Randall Smith finished this tournament as its MVP, and the case is straightforward: he led the entire field in scoring while ATS Elite 2035 won the championship.
Over 4 games, Smith averaged 13.0 points and piled up 52 in all, doing it without a single three. He led his own team in scoring across the run, and the coaches kept returning to the same name on their ballots.
The signature stretch came against Redline. Smith dropped 17 points in one meeting and earned Player of the Game, then turned around and posted 15 in another, again walking off with the honor. Against ATL Bucks he added 14 more and collected a third Player-of-the-Game nod. Across the remaining game his scoring stayed steady enough to keep his average atop the field.

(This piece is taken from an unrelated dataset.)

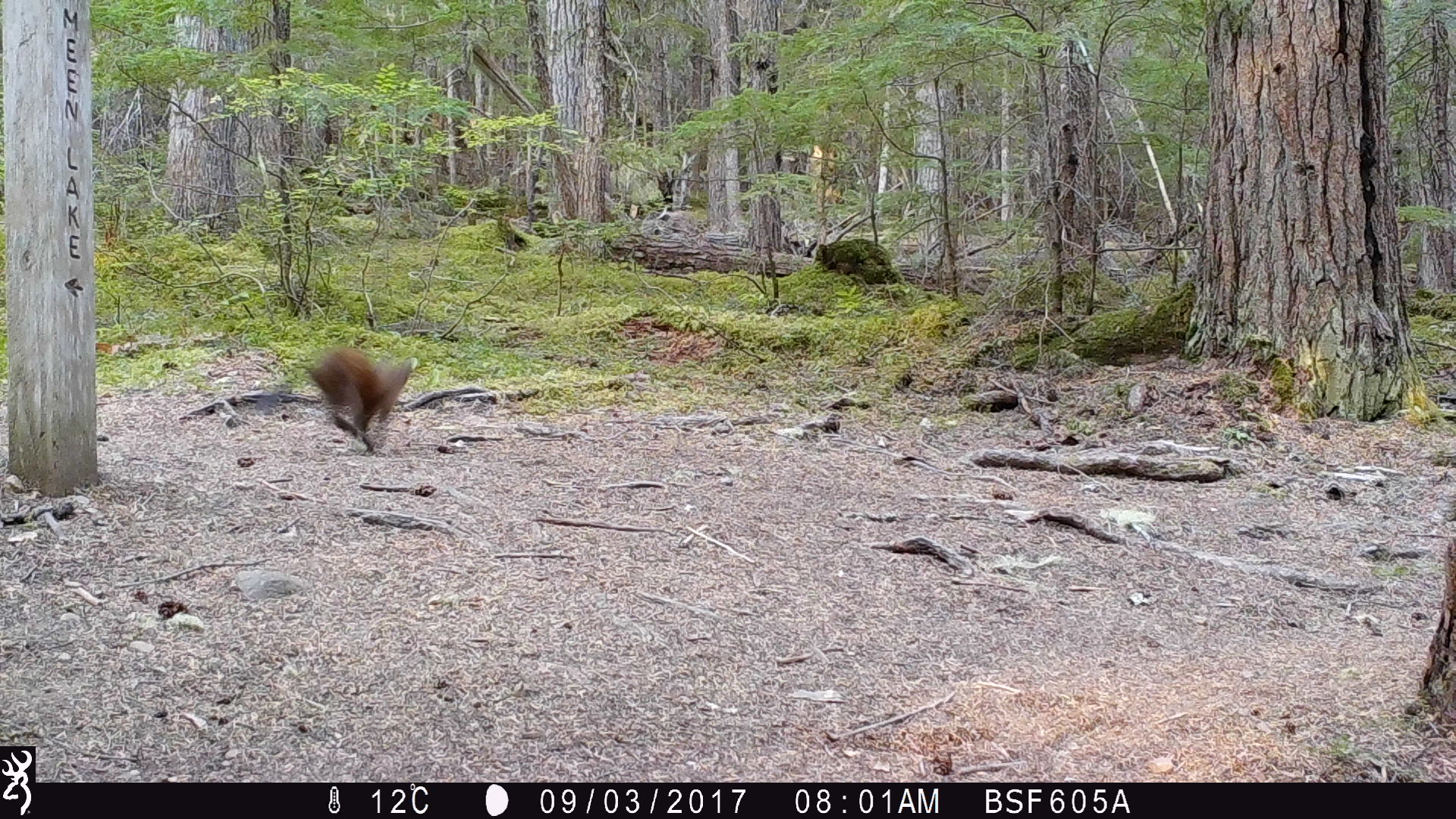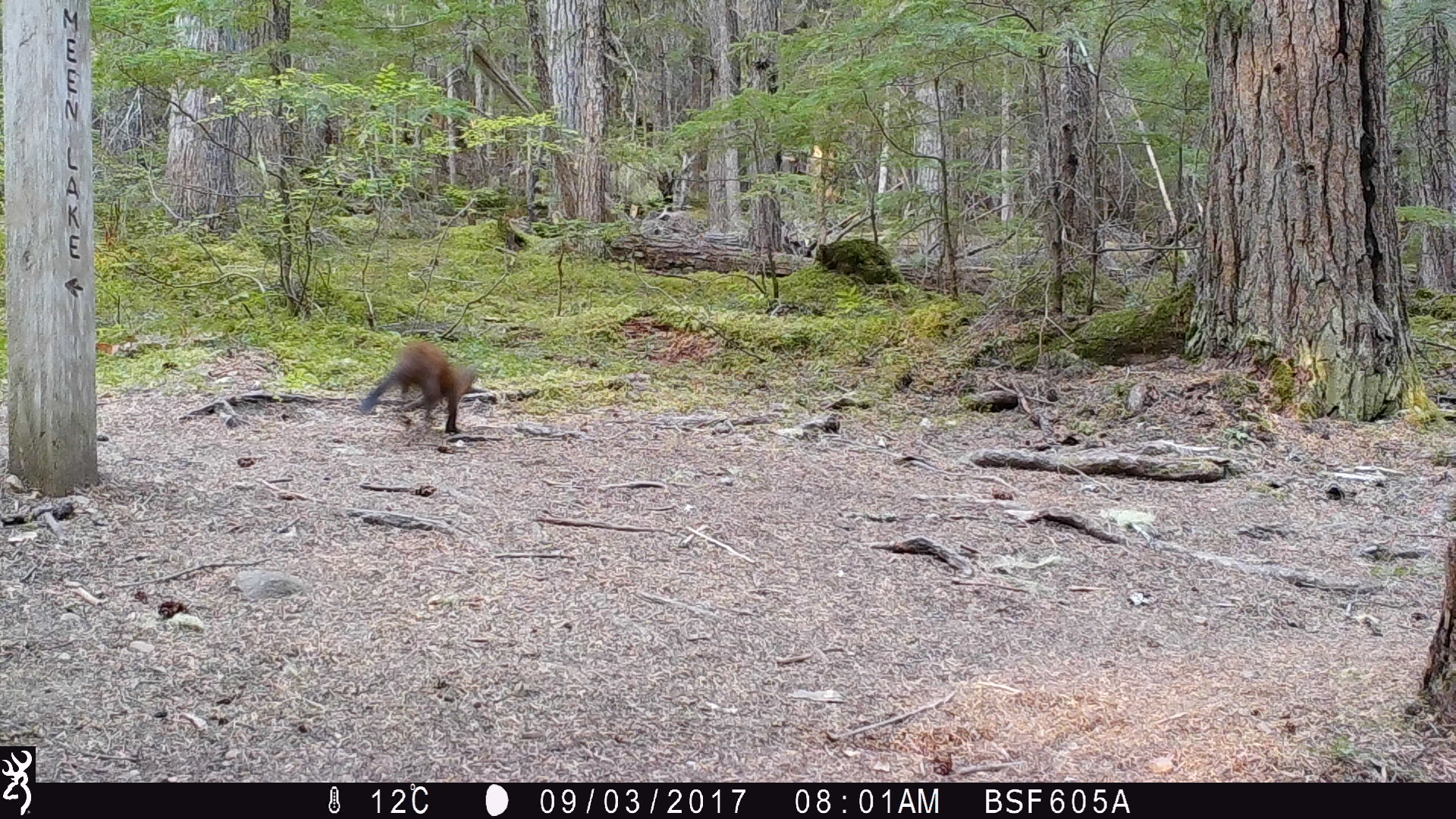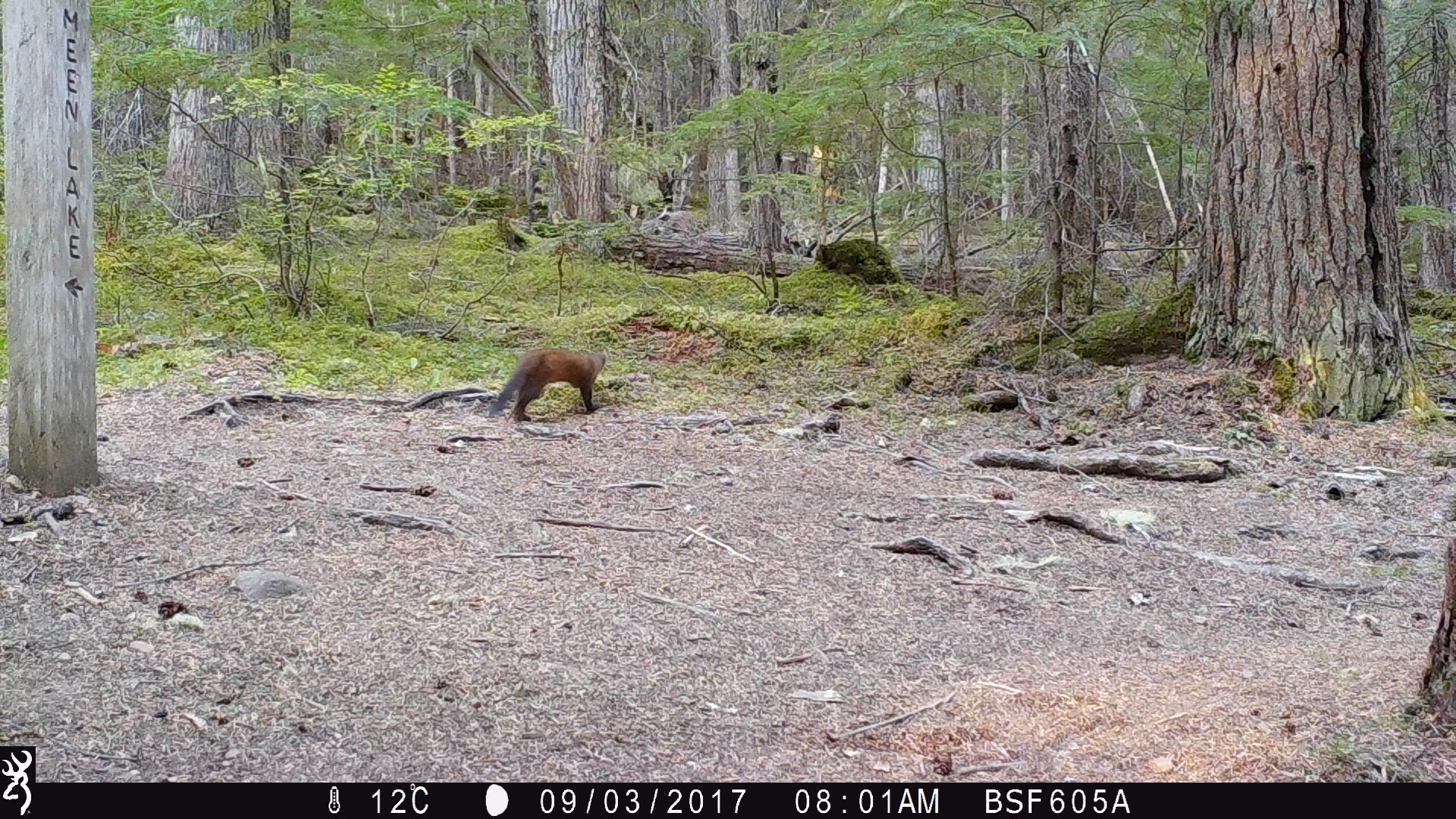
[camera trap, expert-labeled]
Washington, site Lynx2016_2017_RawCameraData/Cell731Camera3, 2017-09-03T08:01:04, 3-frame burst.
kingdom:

The why-them paragraph nearly writes itself. Smith ranked first in the tournament in scoring. He was his team's leading scorer. He claimed Player of the Game in 3 of his 4 outings, a level of bracket-wide recognition no one else matched. It was an MVP run built on a field-best average and three coach selections, all of it coming inside the paint and at the line rather than from beyond the arc.
The finish settles the argument. Some MVPs put up the best individual tournament on a team that fell short. Smith did not have to live with that asterisk. He led the field in scoring, carried his own roster, gathered the most Player-of-the-Game honors in the division, and did all of it on the team that hoisted the trophy. The run was the case, and ATS Elite 2035 closed it with the title.